Part of a series of stories profiling graduating students

- May 24, 2011

Angela Siegel in her office in the Chase Building. (Danny Abriel Photo)
Angela Siegel in her office in the Chase Building. (Danny Abriel Photo)

When Angela Siegel was young, she and her dad came upon his Grade 4 math textbook at her grandmother’s house in Saint Paul, Minnesota. Together with her parents, they’d puzzle over math problems, their heads bent over the well-used textbook searching for answers.

“I still remember the three of us working through these problems—and I was pretty little,” recalls Ms. Siegel, who is graduating with a PhD in mathematics. “The older I got, the more interesting it became.”

From early on, she equated mathematics with fun. She only wishes more people would see it that way instead of being intimidated with the subject.

Mathematics is such a passion that she heads Math Circles, an outreach program for high school students. She coordinated the program on a volunteer basis and “begged for pizza money from the Faculty of Science” for five years until the Math Circles team was successful in applying for funding from the Imperial Oil Foundation. The gigantic cheque for $400,000 has a place of pride in her office in the Chase Building; it -allowed them to hire a paid coordinator and expand the program’s reach to communities throughout the province. Math Circles also continues to welcome high school students to campus every month for hands-on math experimentation.

“We’re looking for active participation from students,” says Ms.

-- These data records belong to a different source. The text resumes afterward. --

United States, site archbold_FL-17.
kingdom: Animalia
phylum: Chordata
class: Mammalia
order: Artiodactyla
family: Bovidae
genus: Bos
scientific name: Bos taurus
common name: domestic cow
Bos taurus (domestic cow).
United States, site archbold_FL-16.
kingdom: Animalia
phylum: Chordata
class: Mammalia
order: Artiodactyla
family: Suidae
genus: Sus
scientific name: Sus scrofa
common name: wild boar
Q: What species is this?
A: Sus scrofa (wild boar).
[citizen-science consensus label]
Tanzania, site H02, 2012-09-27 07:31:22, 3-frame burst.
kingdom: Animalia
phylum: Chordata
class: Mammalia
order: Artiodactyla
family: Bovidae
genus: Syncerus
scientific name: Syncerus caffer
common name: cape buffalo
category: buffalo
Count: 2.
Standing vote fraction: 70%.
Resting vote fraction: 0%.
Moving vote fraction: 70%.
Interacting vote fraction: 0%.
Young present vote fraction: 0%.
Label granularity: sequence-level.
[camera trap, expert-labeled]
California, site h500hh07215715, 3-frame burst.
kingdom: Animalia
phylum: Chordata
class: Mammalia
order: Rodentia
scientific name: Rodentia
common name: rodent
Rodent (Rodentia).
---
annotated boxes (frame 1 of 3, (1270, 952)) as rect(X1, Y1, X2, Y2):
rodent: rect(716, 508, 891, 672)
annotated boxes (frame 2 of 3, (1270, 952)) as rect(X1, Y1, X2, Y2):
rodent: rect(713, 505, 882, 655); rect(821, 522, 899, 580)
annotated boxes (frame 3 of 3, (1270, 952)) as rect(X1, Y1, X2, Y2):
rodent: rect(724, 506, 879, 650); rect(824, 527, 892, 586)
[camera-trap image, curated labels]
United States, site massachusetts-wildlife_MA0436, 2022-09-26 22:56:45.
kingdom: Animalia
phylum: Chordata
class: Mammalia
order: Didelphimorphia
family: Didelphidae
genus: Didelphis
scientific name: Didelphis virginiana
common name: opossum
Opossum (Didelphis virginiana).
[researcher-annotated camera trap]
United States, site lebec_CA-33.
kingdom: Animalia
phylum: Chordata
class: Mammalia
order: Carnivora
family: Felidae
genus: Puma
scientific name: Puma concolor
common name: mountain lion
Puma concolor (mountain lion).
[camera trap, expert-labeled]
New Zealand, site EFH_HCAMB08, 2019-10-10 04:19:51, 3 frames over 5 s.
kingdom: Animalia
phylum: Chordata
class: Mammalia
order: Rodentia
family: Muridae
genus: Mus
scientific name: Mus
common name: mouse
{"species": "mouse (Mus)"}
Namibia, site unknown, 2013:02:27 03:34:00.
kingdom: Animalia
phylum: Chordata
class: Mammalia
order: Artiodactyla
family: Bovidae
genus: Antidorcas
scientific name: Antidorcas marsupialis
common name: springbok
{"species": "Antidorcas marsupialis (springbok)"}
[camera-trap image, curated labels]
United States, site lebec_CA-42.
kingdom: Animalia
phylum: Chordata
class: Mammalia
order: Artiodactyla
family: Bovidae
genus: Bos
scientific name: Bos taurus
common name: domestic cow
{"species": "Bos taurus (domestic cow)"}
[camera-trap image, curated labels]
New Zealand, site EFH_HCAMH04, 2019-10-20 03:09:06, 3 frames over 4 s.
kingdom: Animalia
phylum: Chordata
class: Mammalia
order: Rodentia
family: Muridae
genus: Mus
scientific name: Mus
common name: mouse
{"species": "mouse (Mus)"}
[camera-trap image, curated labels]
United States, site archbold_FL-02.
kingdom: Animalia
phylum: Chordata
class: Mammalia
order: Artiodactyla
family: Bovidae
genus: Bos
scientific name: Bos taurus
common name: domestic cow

Siegel, who has visited all ends of the province with Math Circles, from Freeport to Neil’s Harbour. “We get them up and involved. We get them to be the graph, to demonstrate the order of the polynomial. The big thing is to get them doing something and to make it relevant.”

Alongside Math Circles, she’s been working away at her PhD for a few years now—her expertise is game theory—and teaching in the department. At the same time, she and her oceanographer husband Eric Siegel became parents. They have two children, Anneka, 5, and Dorian, 3.

It’s a busy, full life but wonderfully, delightfully fun. “It’s not really work when you’re having a good time,” she says, smiling. “How can you not have fun doing all this?”